### Your objective
Set the records down again in full, exactly as they are, apart from the images.

---- Data shown

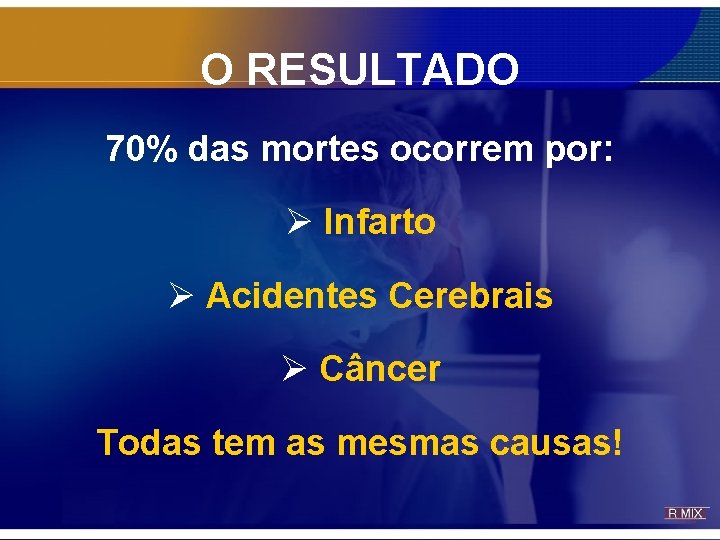 O RESULTADO

70% das mortes ocorrem por:

➢ Infarto

➢ Acidentes Cerebrais

➢ Câncer

Todas tem as mesmas causas!

R MIX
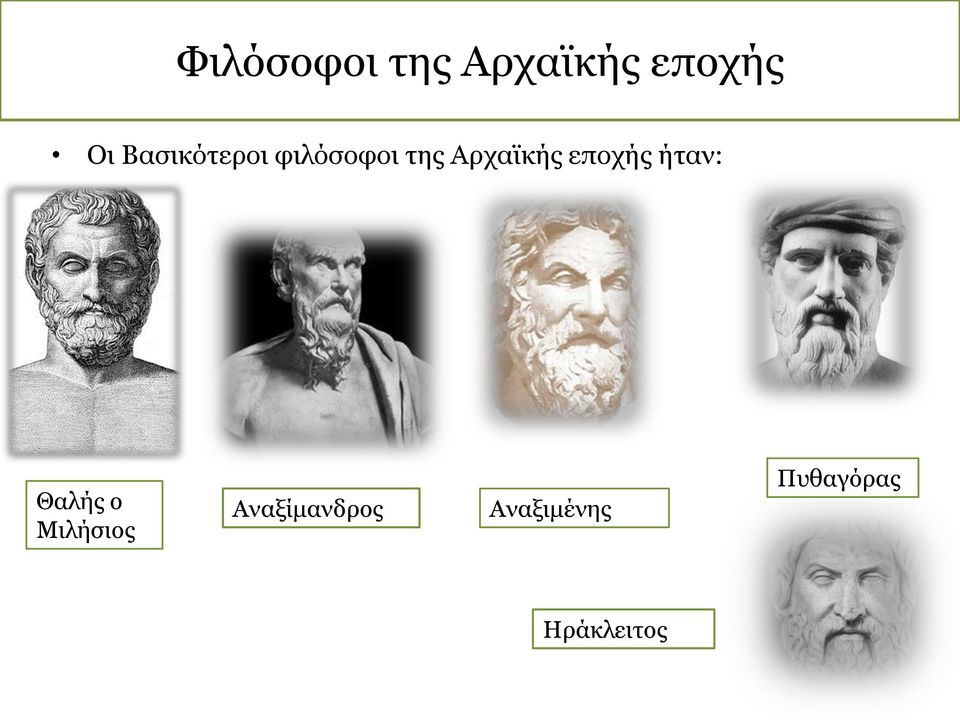 Φιλόσοφοι της Αρχαϊκής εποχής

• Οι Βασικότεροι φιλόσοφοι της Αρχαϊκής εποχής ήταν:

Θαλής ο Μιλήσιος

Αναξίμανδρος

Αναξιμένης

Πυθαγόρας

Ηράκλειτος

--------

### Problem solution
 O RESULTADO

70% das mortes ocorrem por:

➢ Infarto

➢ Acidentes Cerebrais

➢ Câncer

Todas tem as mesmas causas!

R MIX
 Φιλόσοφοι της Αρχαϊκής εποχής

• Οι Βασικότεροι φιλόσοφοι της Αρχαϊκής εποχής ήταν:

Θαλής ο Μιλήσιος

Αναξίμανδρος

Αναξιμένης

Πυθαγόρας

Ηράκλειτος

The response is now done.